#### Objectif visé:
D'après la critique du roman Blessés, il y a combien de temps que la femme de John Hunt est morte ?

#### Texte fourni:
______

Blessés - Percival Everett - Actes Sud Babel
Par Agnès Orosco le dimanche, avril 5 2009, 20:13 - Littératures anglophones - Lien permanent
L’un des chevaux s’appelle Félonie, l’une des juments Loyale, la mule impossible à tenir enfermée dans un enclos ou un box et toujours en vadrouille, Fléau, la chienne Zoé, et la petite femelle coyote miraculée à trois pattes s’appellera finalement Émilie, du nom d’une vieille dame vive et coriace récemment trépassée. Ça plante un décor. C’est l’univers – animal - familier de John Hunt, le rancher quadragénaire qui vit en lisière du désert rouge avec son vieil oncle Gus, un type laconique et bienveillant, fin cuistot, à qui on ne la fait pas. Il élève et dresse, avec doigté, douceur et fermeté, des chevaux. Il y a encore Morgan, la fille d’Émilie, qui a entrepris avec patience de séduire John, malgré la douleur mêlée de remords qu’il porte depuis l’accident de cheval qui a tué sa femme, six ans plus tôt.
Mais il y a aussi les grottes qui fascinent John, entrailles rocheuses obscures où il revient périodiquement, et la splendeur du désert au bord duquel il a fait un jour escale, délaissant toute vie mondaine. Et puis la petite ville de Highland, avec son shérif, ses bars, sa routine et ses blagues, son ennui.
Et les morts violentes, la haine des différences qui tout à coup surgit au cœur de la routine, désignant les boucs émissaires : un jeune homosexuel assassiné, puis des vaches massacrées (leur propriétaire est indien), des menaces, des brutes néonazies en vadrouille. C’est l’automne, glacé, puis l’hiver, qui ne l’est pas moins. Je ne suis pas sûre d’avoir exactement repéré les lieux, ce doit être le Colorado, mais on mentionne alentour le Wyoming et l’Arizona.

______

#### Données recueillies:
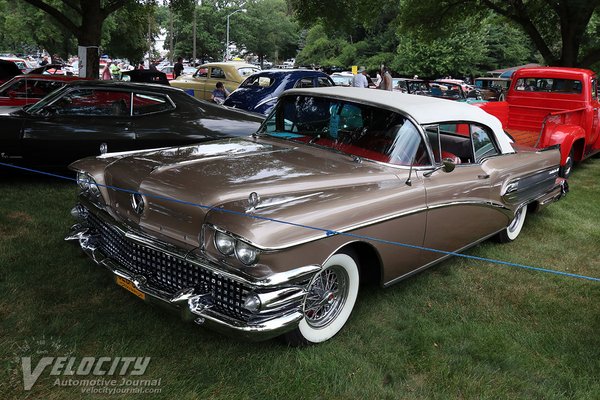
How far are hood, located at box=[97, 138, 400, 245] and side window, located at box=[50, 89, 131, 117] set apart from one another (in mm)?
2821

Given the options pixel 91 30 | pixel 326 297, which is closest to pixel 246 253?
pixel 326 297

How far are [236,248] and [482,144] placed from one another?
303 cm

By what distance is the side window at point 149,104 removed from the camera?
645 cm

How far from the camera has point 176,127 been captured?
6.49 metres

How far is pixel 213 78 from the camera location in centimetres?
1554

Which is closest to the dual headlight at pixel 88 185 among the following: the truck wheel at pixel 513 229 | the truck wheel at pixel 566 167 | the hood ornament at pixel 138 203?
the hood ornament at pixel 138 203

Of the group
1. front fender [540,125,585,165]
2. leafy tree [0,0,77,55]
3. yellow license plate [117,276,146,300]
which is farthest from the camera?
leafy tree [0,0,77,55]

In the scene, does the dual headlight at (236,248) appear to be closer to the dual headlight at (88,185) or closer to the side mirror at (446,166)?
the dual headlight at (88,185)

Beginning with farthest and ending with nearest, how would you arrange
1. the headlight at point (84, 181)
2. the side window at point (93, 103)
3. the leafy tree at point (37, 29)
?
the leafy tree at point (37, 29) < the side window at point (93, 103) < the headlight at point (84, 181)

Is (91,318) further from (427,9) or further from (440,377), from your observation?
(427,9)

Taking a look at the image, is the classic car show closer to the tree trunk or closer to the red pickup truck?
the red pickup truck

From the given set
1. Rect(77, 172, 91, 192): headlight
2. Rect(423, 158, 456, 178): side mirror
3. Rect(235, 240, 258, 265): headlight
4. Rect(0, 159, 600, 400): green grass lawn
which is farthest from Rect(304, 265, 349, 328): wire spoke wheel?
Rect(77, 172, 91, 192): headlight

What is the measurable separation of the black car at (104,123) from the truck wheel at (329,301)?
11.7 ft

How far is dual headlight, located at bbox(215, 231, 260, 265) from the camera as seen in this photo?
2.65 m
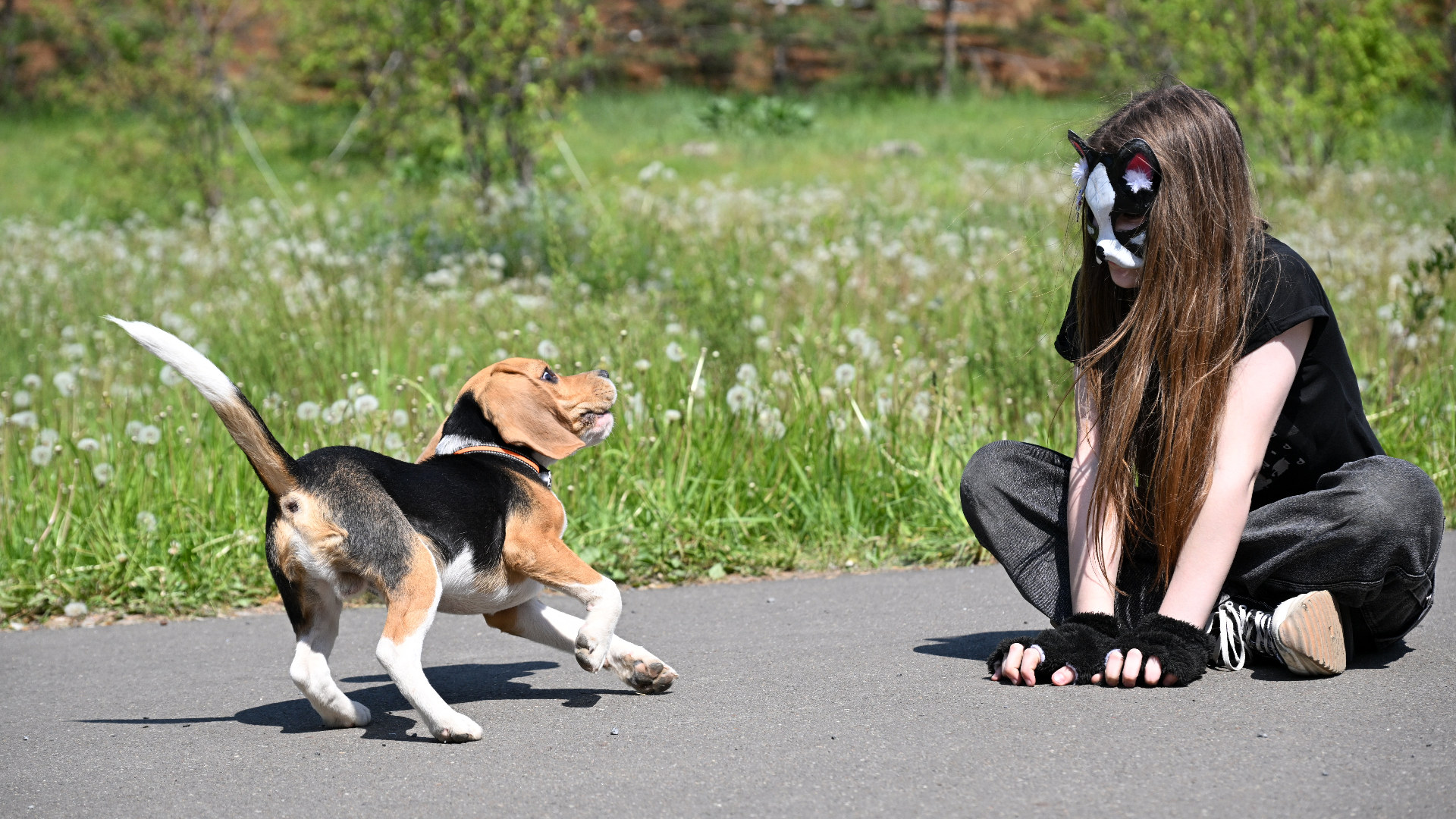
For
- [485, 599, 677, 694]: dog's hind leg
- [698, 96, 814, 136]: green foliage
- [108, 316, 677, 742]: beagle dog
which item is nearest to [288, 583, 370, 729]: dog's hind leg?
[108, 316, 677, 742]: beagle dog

______

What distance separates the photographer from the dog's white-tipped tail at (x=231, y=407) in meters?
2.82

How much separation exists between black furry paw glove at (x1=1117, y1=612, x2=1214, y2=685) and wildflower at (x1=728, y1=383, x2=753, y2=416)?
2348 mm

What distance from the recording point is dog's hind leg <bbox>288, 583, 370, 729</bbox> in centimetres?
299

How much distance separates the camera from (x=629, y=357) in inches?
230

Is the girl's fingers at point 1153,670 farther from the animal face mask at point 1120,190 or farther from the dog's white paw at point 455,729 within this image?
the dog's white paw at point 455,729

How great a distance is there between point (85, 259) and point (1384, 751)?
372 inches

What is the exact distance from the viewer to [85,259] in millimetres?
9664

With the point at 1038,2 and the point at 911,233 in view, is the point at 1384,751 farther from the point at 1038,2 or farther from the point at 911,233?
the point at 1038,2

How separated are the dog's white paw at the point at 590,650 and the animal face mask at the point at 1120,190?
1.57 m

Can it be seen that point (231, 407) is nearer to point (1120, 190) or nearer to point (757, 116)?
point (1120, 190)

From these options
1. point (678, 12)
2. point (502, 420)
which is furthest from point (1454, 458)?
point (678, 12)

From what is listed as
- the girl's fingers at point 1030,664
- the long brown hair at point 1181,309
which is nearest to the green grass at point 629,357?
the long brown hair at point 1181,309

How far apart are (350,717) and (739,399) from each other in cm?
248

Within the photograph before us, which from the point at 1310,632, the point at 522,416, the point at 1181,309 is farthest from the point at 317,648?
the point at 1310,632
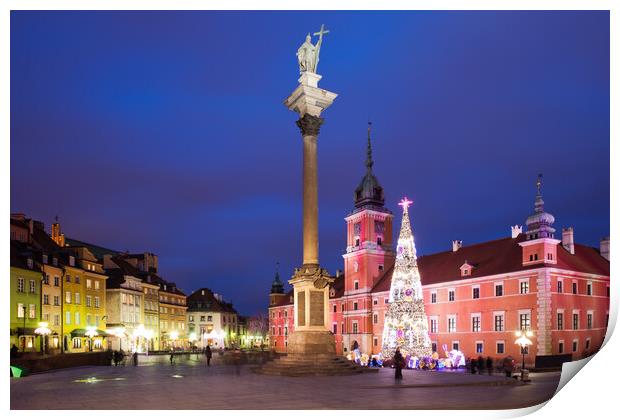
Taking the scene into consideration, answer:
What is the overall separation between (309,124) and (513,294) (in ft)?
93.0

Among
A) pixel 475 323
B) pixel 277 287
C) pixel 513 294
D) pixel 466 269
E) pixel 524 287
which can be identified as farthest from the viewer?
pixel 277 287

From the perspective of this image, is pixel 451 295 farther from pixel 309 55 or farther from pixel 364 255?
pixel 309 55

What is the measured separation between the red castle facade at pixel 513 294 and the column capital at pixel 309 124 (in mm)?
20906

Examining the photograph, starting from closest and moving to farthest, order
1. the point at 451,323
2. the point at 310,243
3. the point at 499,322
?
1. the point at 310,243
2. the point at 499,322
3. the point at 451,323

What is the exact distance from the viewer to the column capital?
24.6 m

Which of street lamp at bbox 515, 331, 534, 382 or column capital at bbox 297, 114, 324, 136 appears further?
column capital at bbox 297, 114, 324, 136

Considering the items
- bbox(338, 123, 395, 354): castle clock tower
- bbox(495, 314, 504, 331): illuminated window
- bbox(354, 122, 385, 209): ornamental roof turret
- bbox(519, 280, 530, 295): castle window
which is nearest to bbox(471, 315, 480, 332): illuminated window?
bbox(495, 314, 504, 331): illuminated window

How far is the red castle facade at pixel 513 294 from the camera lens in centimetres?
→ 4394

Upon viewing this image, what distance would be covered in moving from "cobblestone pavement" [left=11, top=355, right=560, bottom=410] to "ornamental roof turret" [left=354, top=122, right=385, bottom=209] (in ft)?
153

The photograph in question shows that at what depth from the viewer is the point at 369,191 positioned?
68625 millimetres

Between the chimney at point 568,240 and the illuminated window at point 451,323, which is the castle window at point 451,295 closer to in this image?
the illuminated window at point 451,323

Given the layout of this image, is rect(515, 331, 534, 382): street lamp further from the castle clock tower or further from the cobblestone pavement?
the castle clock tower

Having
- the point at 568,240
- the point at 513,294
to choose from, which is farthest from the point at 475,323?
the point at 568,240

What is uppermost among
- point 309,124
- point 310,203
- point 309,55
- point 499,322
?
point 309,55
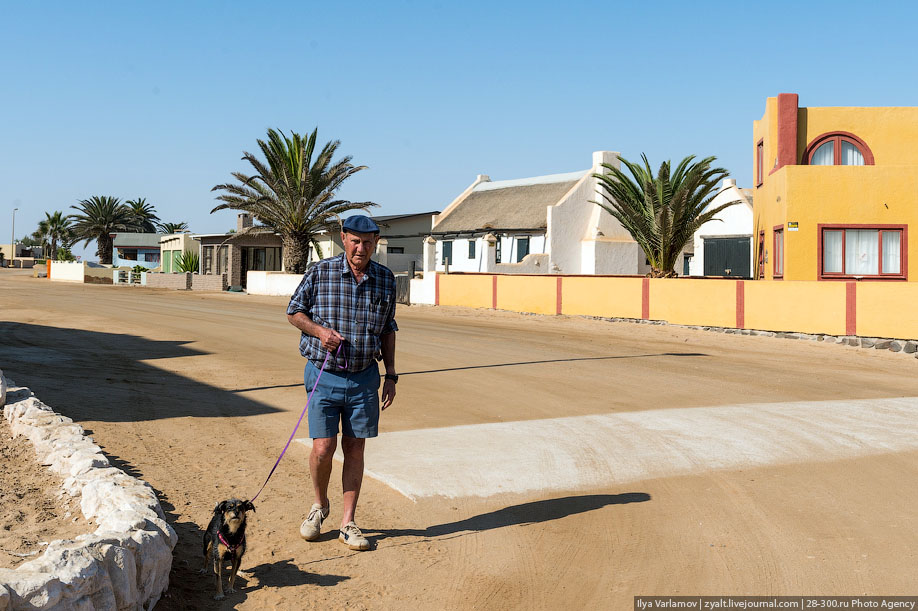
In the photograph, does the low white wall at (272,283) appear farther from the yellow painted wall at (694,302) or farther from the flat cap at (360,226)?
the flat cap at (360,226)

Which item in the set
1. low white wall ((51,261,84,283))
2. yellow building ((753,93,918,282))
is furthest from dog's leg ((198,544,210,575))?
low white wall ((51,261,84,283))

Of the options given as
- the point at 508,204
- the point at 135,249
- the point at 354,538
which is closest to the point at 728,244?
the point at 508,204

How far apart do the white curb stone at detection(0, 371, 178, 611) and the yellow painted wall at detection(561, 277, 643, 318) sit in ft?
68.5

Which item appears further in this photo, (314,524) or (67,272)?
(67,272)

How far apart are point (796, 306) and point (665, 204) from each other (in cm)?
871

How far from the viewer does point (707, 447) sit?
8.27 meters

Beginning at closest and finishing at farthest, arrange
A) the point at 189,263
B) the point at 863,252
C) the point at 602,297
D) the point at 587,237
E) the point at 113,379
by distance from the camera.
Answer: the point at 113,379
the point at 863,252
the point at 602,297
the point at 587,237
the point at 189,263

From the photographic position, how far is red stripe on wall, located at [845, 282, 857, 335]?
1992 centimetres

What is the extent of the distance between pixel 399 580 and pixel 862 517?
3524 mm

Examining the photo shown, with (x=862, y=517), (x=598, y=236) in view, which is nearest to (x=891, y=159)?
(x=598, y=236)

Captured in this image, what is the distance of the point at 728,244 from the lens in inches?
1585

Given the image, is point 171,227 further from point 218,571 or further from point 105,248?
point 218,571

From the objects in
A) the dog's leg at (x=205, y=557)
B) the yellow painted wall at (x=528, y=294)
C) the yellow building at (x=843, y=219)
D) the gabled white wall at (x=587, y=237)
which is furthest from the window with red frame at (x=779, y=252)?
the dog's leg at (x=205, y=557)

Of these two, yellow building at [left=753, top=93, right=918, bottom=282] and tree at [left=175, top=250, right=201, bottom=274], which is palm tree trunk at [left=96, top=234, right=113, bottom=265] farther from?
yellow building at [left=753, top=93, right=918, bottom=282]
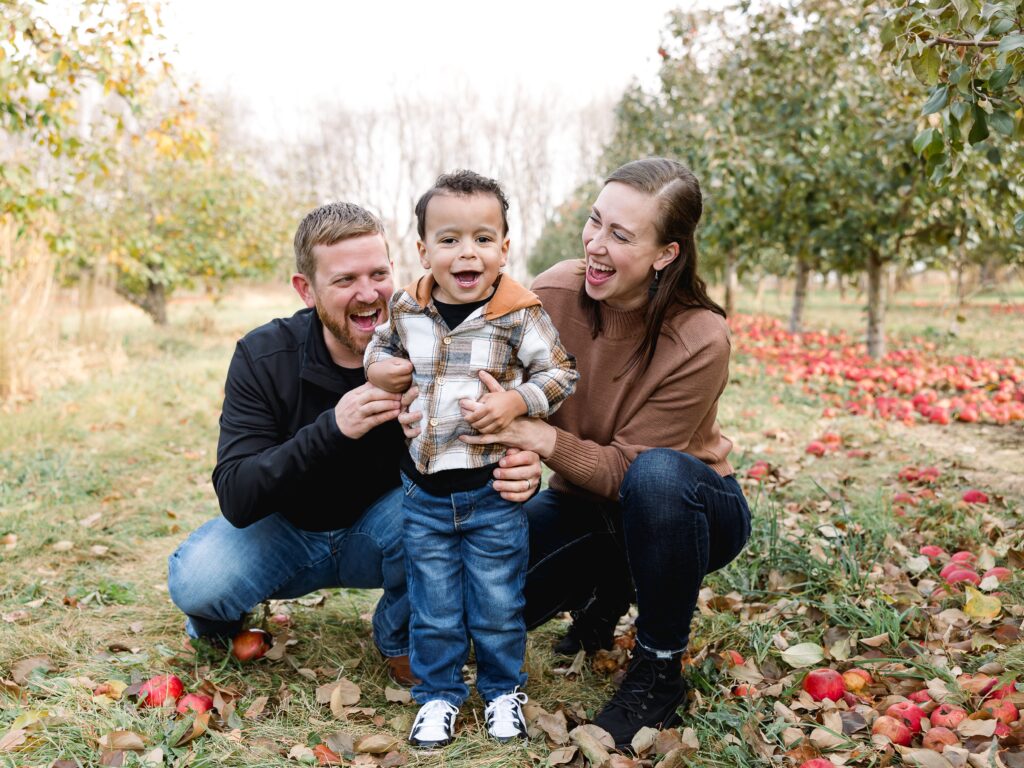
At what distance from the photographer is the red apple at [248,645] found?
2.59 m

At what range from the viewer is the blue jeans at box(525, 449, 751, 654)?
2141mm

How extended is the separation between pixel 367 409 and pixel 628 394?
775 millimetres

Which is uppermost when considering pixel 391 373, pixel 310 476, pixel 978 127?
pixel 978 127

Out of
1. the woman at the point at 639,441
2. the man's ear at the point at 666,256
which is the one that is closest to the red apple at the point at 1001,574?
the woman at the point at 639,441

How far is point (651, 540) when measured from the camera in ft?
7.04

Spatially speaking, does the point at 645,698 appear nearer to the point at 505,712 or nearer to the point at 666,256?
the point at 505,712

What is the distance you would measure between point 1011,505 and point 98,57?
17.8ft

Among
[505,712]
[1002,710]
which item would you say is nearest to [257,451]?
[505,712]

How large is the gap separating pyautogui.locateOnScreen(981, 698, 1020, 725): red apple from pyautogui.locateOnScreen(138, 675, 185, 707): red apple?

______

#### Résultat obtenu:
Six ans.